Source records.
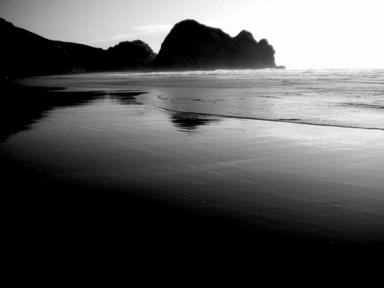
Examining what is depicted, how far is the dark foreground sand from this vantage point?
2900mm

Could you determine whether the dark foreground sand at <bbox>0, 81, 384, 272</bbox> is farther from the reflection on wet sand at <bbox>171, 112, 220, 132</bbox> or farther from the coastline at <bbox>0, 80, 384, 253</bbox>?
the reflection on wet sand at <bbox>171, 112, 220, 132</bbox>

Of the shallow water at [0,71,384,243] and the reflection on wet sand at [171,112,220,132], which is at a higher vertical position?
the shallow water at [0,71,384,243]

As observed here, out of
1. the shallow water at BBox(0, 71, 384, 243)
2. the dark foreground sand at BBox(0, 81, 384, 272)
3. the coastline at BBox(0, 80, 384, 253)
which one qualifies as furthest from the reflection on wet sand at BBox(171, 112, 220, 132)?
the coastline at BBox(0, 80, 384, 253)

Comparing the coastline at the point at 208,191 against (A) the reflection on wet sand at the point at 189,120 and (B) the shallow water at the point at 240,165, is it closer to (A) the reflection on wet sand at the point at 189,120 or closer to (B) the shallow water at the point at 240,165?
(B) the shallow water at the point at 240,165

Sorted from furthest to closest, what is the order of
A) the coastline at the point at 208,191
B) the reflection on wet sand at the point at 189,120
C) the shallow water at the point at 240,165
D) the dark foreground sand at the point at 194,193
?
the reflection on wet sand at the point at 189,120
the shallow water at the point at 240,165
the coastline at the point at 208,191
the dark foreground sand at the point at 194,193

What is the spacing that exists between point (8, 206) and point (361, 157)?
5778mm

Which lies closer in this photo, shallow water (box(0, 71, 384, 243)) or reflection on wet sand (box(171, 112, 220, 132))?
shallow water (box(0, 71, 384, 243))

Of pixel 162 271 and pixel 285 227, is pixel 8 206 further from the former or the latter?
pixel 285 227

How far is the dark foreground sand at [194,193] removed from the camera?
2900 mm

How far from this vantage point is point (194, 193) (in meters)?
4.16

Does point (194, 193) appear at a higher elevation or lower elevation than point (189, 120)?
higher

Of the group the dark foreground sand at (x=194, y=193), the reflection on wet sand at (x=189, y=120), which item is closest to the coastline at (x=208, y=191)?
the dark foreground sand at (x=194, y=193)

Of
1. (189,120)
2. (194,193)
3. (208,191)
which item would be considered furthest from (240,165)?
(189,120)

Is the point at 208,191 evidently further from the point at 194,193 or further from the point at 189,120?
the point at 189,120
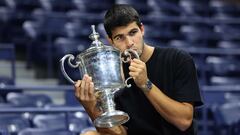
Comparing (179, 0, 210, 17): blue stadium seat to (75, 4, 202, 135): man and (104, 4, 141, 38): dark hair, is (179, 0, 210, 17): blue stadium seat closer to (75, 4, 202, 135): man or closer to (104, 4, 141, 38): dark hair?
(75, 4, 202, 135): man

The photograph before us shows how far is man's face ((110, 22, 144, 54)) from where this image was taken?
10.3ft

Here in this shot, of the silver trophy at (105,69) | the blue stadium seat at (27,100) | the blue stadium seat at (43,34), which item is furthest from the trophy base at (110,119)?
the blue stadium seat at (43,34)

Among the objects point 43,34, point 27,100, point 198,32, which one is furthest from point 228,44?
point 27,100

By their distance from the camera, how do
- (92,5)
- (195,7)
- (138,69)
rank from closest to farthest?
(138,69) → (92,5) → (195,7)

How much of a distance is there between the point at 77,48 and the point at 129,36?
4.81m

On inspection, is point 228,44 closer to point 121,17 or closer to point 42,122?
point 42,122

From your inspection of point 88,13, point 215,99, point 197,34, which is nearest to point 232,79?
point 197,34

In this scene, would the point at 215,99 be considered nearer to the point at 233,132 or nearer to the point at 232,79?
the point at 233,132

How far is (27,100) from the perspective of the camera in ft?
20.8

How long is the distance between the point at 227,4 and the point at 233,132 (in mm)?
4673

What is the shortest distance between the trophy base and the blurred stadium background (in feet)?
6.67

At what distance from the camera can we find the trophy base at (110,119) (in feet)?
10.0

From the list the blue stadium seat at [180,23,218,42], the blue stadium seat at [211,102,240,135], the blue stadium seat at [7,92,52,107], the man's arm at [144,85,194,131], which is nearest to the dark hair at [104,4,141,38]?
the man's arm at [144,85,194,131]

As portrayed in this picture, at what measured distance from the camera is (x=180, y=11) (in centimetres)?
993
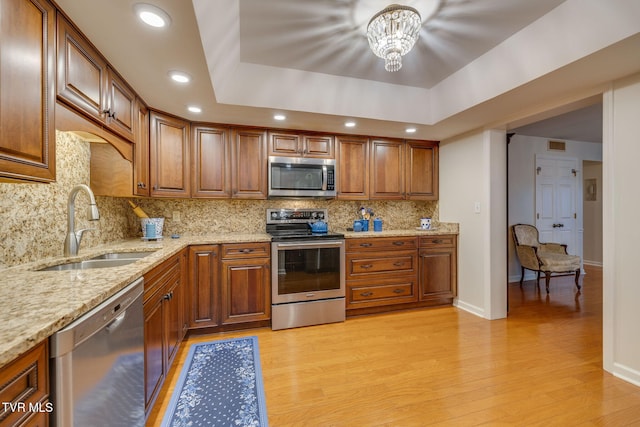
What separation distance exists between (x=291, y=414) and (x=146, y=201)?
267cm

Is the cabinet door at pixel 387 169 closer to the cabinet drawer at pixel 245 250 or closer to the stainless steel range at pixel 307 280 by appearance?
the stainless steel range at pixel 307 280

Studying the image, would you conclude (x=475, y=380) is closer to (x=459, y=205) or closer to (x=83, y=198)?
(x=459, y=205)

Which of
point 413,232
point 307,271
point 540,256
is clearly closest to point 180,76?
point 307,271

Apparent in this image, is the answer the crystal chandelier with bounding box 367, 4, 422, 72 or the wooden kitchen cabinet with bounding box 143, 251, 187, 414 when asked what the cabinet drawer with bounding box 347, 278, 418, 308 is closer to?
the wooden kitchen cabinet with bounding box 143, 251, 187, 414

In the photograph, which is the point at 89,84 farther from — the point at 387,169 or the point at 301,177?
the point at 387,169

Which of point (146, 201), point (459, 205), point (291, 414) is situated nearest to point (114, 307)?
point (291, 414)

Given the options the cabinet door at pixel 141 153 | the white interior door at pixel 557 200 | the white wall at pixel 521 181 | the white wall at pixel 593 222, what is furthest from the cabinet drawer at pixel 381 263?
the white wall at pixel 593 222

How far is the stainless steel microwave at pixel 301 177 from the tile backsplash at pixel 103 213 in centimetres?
37

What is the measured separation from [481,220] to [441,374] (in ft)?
6.18

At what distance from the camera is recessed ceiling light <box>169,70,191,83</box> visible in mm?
1922

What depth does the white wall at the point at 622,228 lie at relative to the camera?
1.94 metres

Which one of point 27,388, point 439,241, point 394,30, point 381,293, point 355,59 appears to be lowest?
point 381,293

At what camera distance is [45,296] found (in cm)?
101

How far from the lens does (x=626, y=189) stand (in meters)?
1.98
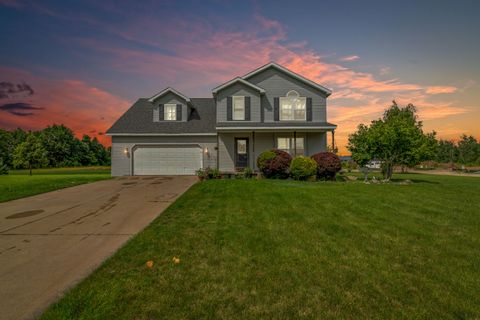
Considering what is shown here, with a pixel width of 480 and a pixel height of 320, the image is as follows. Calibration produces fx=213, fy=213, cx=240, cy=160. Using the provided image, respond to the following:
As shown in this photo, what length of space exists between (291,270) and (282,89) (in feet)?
54.2

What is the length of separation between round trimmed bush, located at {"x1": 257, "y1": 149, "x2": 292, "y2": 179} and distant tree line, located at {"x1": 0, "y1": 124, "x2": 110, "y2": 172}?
48530mm

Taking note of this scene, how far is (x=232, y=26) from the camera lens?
1414 cm

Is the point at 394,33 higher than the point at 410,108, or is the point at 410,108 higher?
the point at 394,33

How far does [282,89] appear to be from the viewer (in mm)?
17625

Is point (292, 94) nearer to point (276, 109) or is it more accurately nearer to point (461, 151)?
point (276, 109)

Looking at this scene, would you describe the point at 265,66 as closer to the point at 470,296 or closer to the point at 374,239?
the point at 374,239

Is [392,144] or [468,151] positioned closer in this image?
[392,144]

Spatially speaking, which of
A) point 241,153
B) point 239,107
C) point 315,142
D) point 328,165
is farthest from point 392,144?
point 239,107

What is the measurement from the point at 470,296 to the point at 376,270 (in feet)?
3.15

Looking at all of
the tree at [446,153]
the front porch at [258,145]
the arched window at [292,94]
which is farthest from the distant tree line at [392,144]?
the tree at [446,153]

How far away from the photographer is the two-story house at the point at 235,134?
56.4ft

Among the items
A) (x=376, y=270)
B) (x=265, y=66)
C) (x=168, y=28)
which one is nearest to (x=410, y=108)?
(x=265, y=66)

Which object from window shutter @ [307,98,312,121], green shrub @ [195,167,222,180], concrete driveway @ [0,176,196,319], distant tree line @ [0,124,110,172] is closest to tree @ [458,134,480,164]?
window shutter @ [307,98,312,121]

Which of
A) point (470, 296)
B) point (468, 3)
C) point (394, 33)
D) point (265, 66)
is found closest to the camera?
point (470, 296)
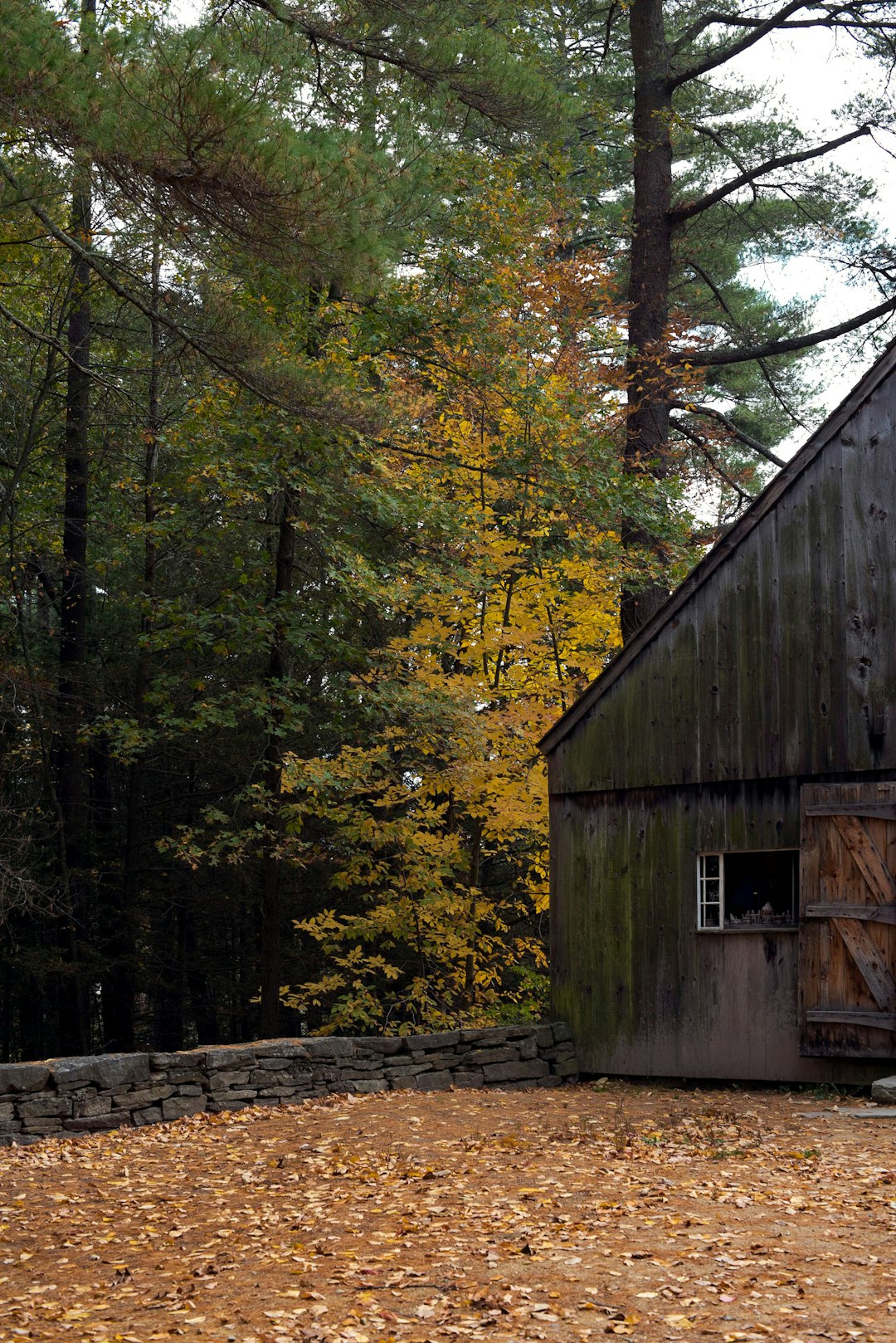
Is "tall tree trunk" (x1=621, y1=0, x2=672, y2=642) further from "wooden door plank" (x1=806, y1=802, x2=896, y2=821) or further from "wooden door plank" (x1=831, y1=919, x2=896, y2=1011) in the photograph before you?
"wooden door plank" (x1=831, y1=919, x2=896, y2=1011)

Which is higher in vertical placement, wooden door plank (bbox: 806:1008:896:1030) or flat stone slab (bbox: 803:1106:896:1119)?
wooden door plank (bbox: 806:1008:896:1030)

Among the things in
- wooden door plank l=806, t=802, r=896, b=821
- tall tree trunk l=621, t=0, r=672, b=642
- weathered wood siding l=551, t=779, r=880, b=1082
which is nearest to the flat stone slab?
weathered wood siding l=551, t=779, r=880, b=1082

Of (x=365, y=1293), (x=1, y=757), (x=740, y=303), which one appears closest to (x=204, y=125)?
(x=365, y=1293)

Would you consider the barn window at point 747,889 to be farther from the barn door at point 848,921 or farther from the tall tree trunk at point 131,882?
the tall tree trunk at point 131,882

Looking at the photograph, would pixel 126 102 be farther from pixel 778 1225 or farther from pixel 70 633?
pixel 70 633

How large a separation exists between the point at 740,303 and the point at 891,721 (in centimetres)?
1397

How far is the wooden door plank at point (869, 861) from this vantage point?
9.71 meters

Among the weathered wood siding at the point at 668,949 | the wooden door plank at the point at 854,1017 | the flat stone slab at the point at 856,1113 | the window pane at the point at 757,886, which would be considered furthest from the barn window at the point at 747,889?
the flat stone slab at the point at 856,1113

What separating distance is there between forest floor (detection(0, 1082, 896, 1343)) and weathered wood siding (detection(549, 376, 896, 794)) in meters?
2.81

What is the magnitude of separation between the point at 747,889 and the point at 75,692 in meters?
10.1

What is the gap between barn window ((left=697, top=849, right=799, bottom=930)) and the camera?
34.7 ft

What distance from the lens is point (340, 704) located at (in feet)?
48.3

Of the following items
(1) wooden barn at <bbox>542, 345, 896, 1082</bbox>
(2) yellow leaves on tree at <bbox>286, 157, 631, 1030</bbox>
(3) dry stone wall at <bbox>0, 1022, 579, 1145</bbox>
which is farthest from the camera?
(2) yellow leaves on tree at <bbox>286, 157, 631, 1030</bbox>

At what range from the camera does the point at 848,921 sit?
9.80m
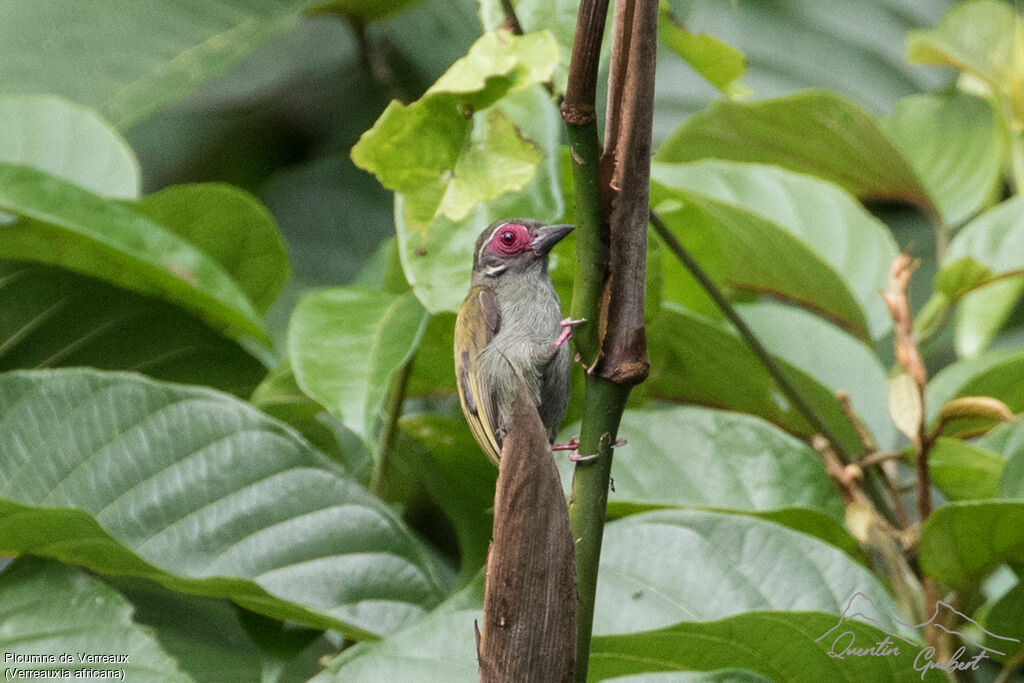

Task to complete.
State how many lines in the records above contain the word "following". Give only the number.

The output.
2